First thing I want to look at, how good is the card without the attack bit? Terminal nothing now, Hunting Grounds next turn. Or, I think a useful thing for duration cards, playing one every turn is like playing.... a smithy every turn. But you need to get two. And this misses the shuffle more than smithy. And it costs 5. In return, you can maybe set up something where you're getting some monstrously good hands and some very mediocre ones - but I find that, at least with most of the other duration cards, I much prefer having them split than gobbed up together. (Tactician is the obvious exception)
I've been thinking about this. Let's call "Woods" the non-attack part of this card.
First thing, how many Durations miss a reshuffle due to their Durationiness? On average, exactly as many as the average number you play each turn*. So, if you play a Woods every turn, you will need to buy one more than if it didn't stay on play until your next turn.
*The well-known corollary to this is that, in a draw-your-deck engine, you need twice as many Durations as you intend to play every turn.
But!
To play a smithy every turn, you need to have smithy in your starting 5 card hand. While to play a Woods every turn, you need to have one in your starting 8 card hand.

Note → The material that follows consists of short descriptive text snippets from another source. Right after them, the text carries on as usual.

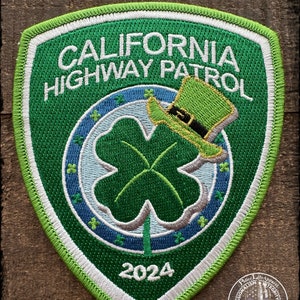 May include: Green embroidered patch with the text "CALIFORNIA HIGHWAY PATROL" and a four-leaf clover with a green leprechaun hat on top. The year 2024 is embroidered at the bottom.
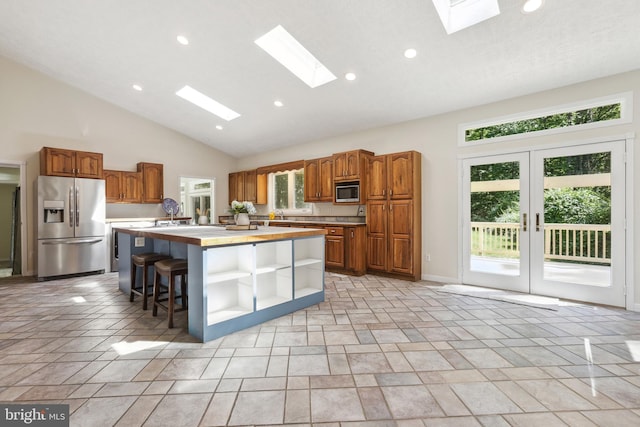 kitchen featuring appliances with stainless steel finishes, a kitchen island with sink, a skylight, a kitchen bar, and french doors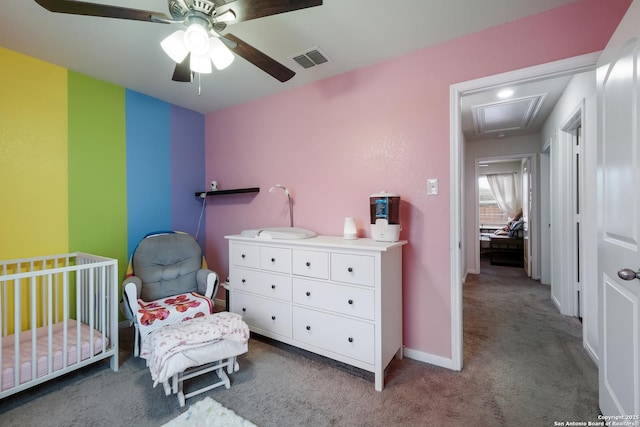 bedroom featuring ceiling fan, light colored carpet, and a nursery area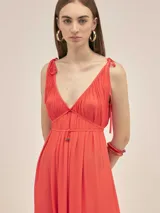Vestido largo de crepe color rojo, con escote en V profundo, breteles finos ajustables con nudos y detalle de cordón ajustable en la cintura con terminales metálicas.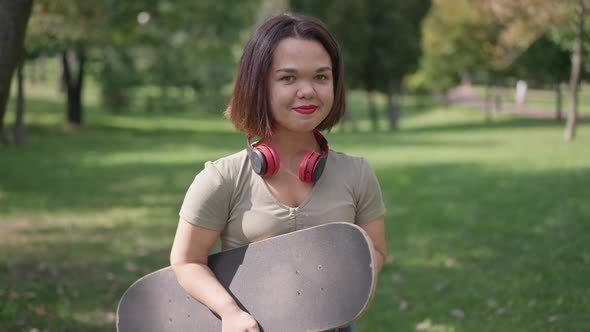 Medium Shot Portrait of Charming Young Woman with Dwarfism Posing in Park with Skateboard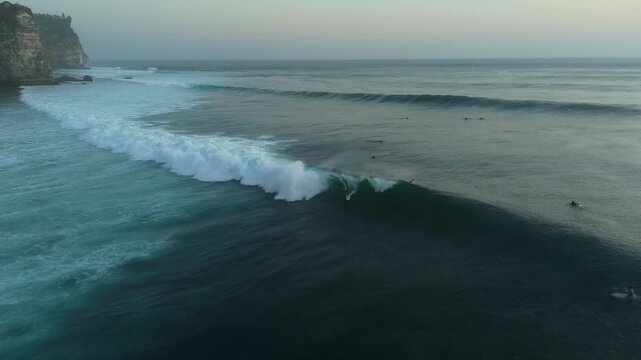 Aerial view of surfers riding waves near the cliffs of Uluwatu in South Kuta, Bali, Indonesia.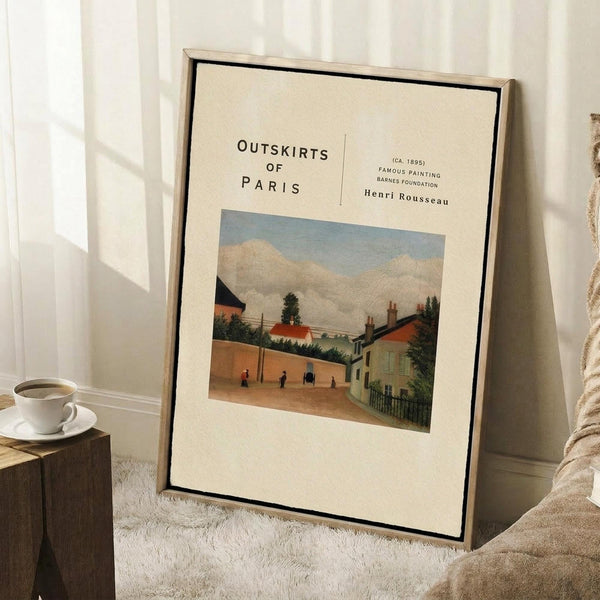 May include: Framed art print leaning against white wall showing a village scene with houses, trees, and small figures under cloudy sky. Cream-colored poster with black text reading "OUTSKIRTS OF PARIS" and "Henri Rousseau" above the artwork. Natural wood frame with black border. Coffee cup on wooden block nearby, beige textured rug below, soft natural lighting creating shadows.
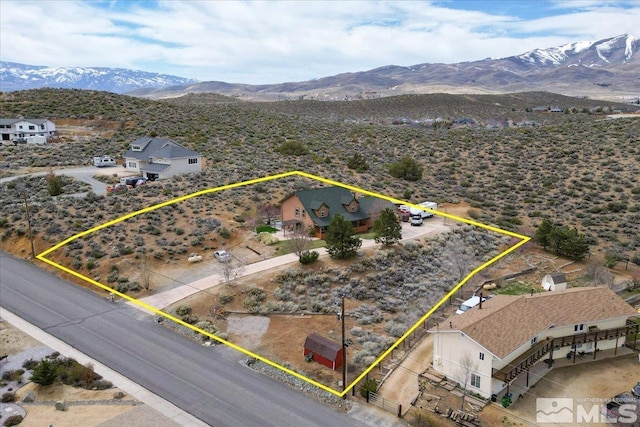 8705 Spearhead Way, Reno, NV 89506 - aerial overview of property's location featuring property parcel outlined and a mountainous background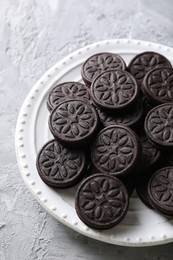 Many tasty sandwich cookies on light grey table, top view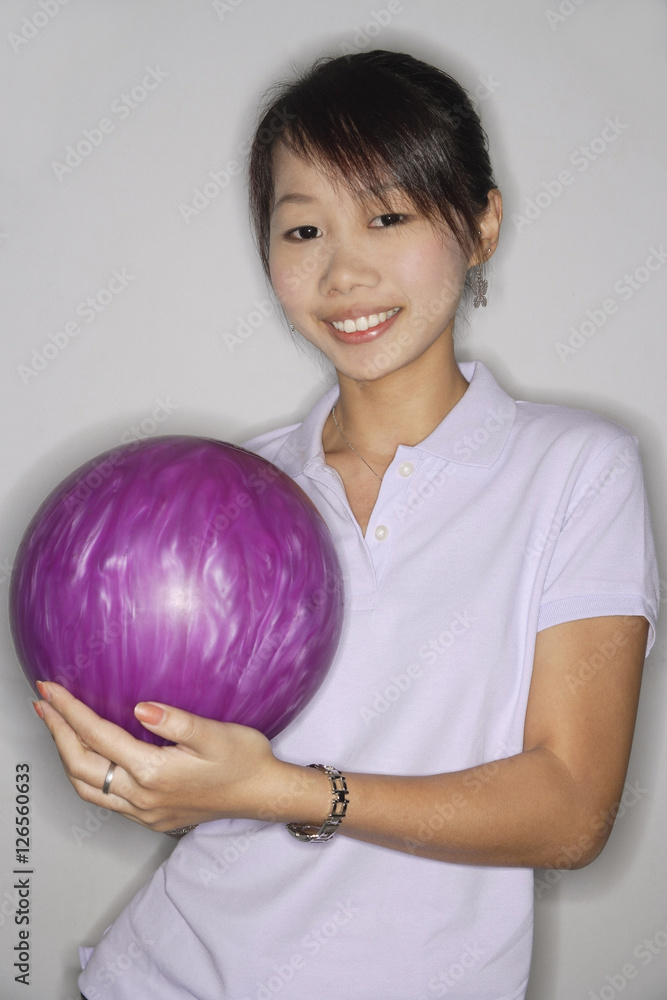 Woman holding purple bowling ball, smiling at camera Woman holding purple bowling ball, smiling at camera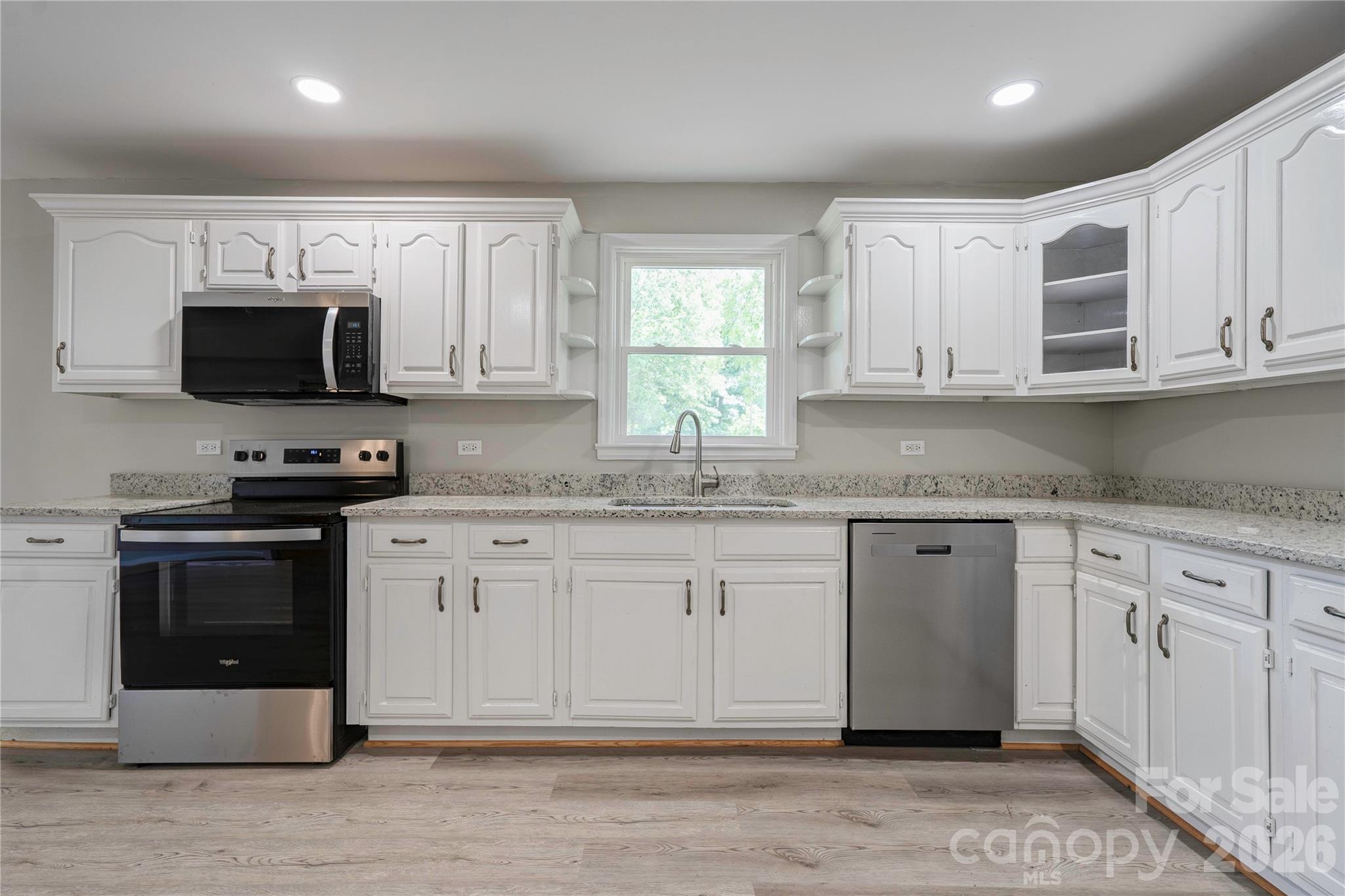 153 Greene Road Forest City, NC 28043 - Photo 13 of 23 a kitchen with granite countertop a sink stainless steel appliances and white cabinets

If we use the naïve approximation of buying 1 smithy per 5 cards in your deck and one Woods per 8 cards in your deck to allow playing one per turn, that means that for a 15-16 card deck you need just as many for both, and for a 24-25 card deck, you need one less Woods than smithies.
Buying less Woodses than smithies for larger decks is a double advantage: you can spend those buys and coins on other useful cards, and you will have less dead actions limiting your buying power (those dead smithies in your hand could have been a silver, etc.).
All this (and the possibility of using it as a pseudo-tactician) is likely not enough for Woods to jump from $4 to $5. But it's definitely not worse than smithy when playing one per turn.